> [INSTRUCTIONS FOR THE TASK] Without the images, set down each entry exactly.

┌──

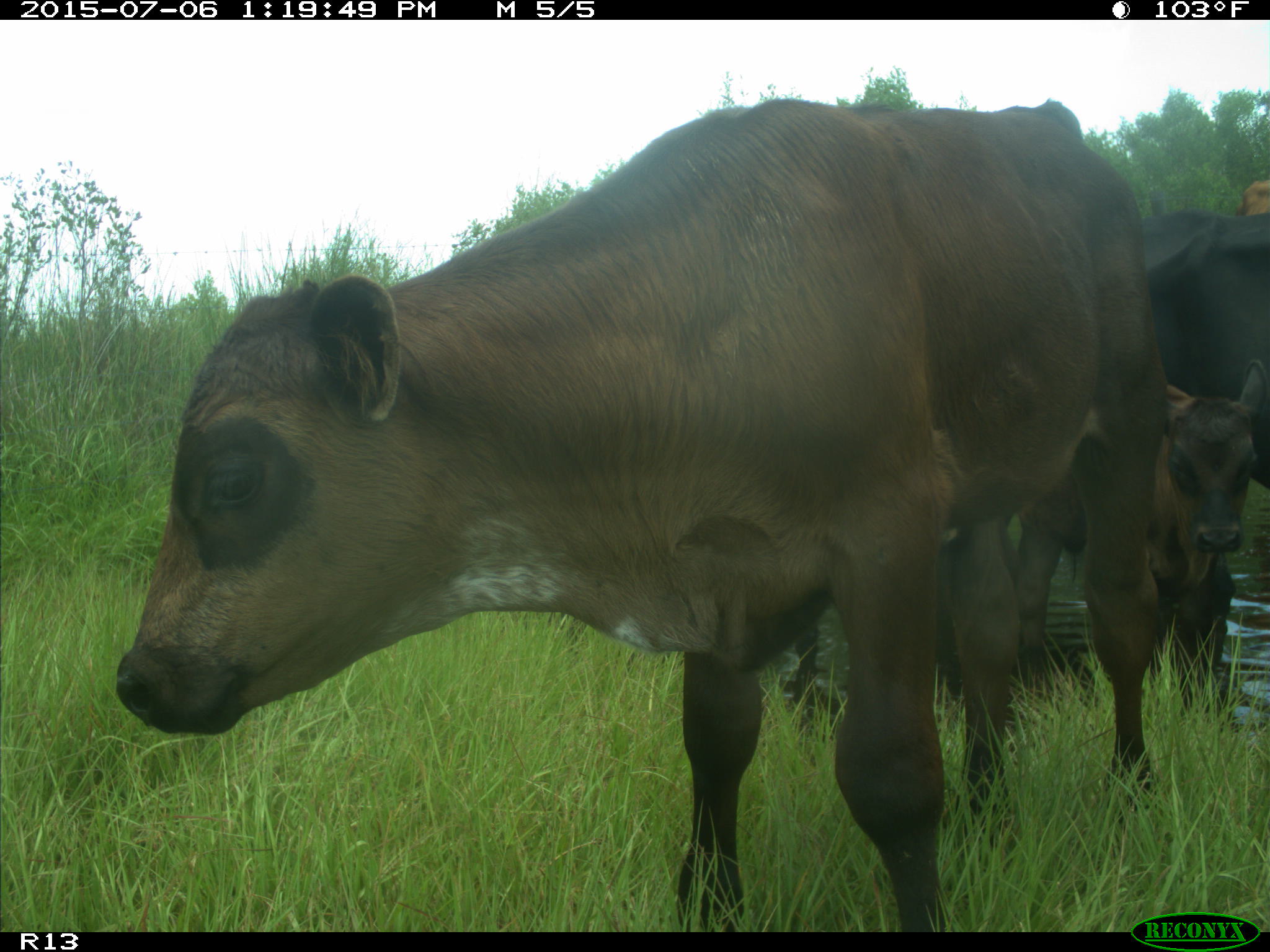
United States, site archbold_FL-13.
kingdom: Animalia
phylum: Chordata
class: Mammalia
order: Artiodactyla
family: Bovidae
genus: Bos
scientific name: Bos taurus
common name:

└──

> [ANSWER SECTION]
United States, site archbold_FL-13.
kingdom: Animalia
phylum: Chordata
class: Mammalia
order: Artiodactyla
family: Bovidae
genus: Bos
scientific name: Bos taurus
common name:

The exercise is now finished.